Meditation is a very good practice of mind-body spiritual cultivation and has been widely used in psychotherapy and spiritual growth activities. Meditation can reduce emotions such as tension, anxiety, and depression. Regular meditation practice can enhance awareness and help depressed patients gain enlightenment.

Professor Li Hongfu pointed out that although it is meditation, there are many methods. What is proposed here is a simple meditation practice. Depressed patients only need to determine their own vision map in their hearts. It can be any theme, based on the depressed patients' own feeling of calmness, relaxation or happiness, and then imagine and realize it in their brains. The more they can focus their emotions on this vision map, the better the effect will be. This exercise should be repeated continuously.

5. Organize your feelings:

Depressed patients are more often immersed in their own negative feelings. Although they sometimes think that their thoughts or emotions are irrational at the cognitive level, they are still unable to get rid of them. One way to truly change this cognition is to organize your feelings in a special notebook. No matter how absurd or ridiculous you think they are, all you have to do is to organize them completely in the notebook. Don't rush to analyze or recognize them. You can look at them after exercise or when your physical and mental state has eased. You must know that you don't need to analyze them just by looking at them, because this is not to train your ability to analyze and recognize, and you don't lack this ability, and you will definitely have different feelings.
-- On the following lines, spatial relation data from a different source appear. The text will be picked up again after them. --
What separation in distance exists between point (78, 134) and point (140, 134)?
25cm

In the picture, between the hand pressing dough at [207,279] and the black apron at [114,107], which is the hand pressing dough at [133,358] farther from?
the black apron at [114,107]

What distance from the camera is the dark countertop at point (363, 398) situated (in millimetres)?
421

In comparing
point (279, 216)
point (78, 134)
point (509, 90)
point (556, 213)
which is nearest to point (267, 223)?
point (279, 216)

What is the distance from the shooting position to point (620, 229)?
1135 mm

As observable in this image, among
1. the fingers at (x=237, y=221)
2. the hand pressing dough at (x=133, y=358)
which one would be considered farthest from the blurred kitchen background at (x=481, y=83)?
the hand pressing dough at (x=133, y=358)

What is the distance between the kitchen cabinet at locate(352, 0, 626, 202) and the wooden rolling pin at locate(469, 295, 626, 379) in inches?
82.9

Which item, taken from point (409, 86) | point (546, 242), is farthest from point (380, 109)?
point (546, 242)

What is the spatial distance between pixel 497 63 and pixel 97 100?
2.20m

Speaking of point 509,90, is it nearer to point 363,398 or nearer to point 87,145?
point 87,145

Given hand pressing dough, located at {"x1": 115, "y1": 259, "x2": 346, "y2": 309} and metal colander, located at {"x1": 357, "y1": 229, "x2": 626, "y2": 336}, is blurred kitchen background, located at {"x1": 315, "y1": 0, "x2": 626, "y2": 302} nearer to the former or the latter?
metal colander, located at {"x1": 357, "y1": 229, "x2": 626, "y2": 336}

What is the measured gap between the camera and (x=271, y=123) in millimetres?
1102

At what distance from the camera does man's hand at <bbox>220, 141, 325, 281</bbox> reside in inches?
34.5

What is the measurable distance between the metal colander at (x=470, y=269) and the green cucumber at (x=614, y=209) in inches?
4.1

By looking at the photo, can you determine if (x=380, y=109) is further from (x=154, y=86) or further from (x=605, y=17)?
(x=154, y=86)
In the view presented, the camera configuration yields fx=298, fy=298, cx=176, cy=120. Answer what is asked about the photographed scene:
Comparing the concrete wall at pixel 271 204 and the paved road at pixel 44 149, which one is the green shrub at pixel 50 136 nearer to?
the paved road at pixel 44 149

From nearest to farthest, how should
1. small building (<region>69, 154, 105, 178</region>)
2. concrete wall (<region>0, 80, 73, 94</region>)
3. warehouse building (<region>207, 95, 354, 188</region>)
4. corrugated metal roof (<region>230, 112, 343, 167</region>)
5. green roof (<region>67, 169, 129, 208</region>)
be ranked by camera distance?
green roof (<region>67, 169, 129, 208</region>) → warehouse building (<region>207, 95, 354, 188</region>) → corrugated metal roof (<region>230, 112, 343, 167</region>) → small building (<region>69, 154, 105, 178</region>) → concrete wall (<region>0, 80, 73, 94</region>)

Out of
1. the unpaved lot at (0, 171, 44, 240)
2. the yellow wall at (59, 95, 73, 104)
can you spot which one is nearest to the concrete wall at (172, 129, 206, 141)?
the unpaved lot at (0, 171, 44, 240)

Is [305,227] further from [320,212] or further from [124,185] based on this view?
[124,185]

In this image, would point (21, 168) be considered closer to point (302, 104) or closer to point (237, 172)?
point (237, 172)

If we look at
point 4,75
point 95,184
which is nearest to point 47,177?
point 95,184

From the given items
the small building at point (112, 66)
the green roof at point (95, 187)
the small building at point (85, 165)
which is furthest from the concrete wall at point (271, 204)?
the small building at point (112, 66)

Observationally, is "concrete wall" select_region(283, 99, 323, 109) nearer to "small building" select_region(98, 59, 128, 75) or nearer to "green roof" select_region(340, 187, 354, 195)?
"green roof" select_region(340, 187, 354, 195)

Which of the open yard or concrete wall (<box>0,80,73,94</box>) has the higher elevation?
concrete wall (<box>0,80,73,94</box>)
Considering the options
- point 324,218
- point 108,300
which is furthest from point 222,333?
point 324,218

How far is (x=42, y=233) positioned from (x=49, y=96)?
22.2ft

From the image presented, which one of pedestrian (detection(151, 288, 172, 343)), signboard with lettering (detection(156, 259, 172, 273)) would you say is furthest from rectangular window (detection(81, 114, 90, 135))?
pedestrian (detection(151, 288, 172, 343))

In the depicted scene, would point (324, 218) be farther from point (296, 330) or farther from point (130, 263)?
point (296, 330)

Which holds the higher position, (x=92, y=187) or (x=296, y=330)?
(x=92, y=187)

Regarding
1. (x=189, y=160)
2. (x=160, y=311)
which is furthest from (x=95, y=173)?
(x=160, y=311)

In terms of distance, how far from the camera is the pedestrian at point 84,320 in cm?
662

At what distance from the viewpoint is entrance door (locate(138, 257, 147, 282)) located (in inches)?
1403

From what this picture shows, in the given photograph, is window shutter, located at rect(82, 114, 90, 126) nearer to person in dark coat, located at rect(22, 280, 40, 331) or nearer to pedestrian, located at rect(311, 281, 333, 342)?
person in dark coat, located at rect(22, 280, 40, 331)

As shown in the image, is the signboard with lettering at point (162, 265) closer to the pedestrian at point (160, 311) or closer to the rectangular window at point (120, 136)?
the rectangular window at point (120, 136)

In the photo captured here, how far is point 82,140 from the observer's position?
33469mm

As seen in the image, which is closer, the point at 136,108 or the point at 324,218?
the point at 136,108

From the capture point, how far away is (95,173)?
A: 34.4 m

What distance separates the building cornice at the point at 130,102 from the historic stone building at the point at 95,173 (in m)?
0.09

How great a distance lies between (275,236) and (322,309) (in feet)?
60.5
6. Refusing to take a seat according to the number:

There is already a lot of information about depression, but there is very little information that can really help or is valuable to patients with depression. Since patients with depression do not have good inner defense capabilities, they often compare their own conditions with others, causing greater inner pressure. What's worse, some people initially only have some depressive emotions, but in the end they strengthen them into depression. Therefore, it is very important to reduce the understanding of information about depression or other psychological symptoms.

7. Reading books:

Reading is beneficial. Reading more books on psychology, philosophy, Taoism, and Buddhism can improve our wisdom, allow us to have a deeper understanding of ourselves and life, and transcend the limitations of past thinking.

If you can complete the above self-treatment action plan, you will definitely be able to get out of your depression. If you read this action plan and think it makes sense, then take action, because only physical practice is the only way to get out of depression. If you only stay at the thinking level, then no matter how effective the method is, it will not help you. Take action, you can be the master of your own mind.